• INFORMATION SUPPLIED:
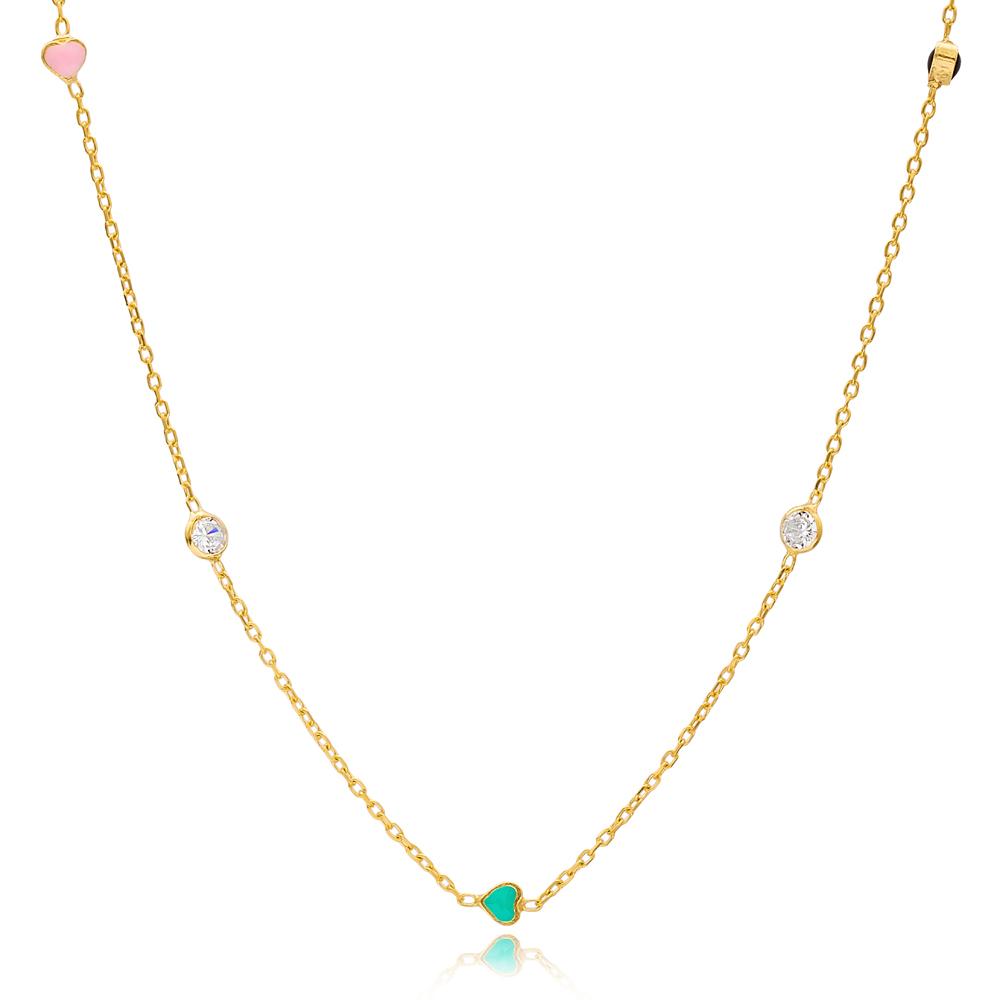 Minimalist Colorful Enamel Heart Charm Zircon Stone Long Necklace Turkish Handmade Wholesale 925 Sterling Silver Jewelry
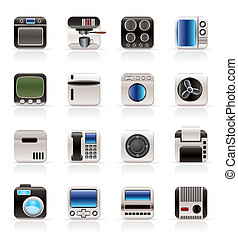 Home and Office, Equipment Icons - Vector Icon Set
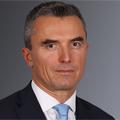 Alexandre Deruaz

• WHAT THE EXERCISE ASKS:
Repeat the material above verbatim. Leave the pictures behind.

• WRITTEN ANSWER:
 Minimalist Colorful Enamel Heart Charm Zircon Stone Long Necklace Turkish Handmade Wholesale 925 Sterling Silver Jewelry
 Home and Office, Equipment Icons - Vector Icon Set
 Alexandre Deruaz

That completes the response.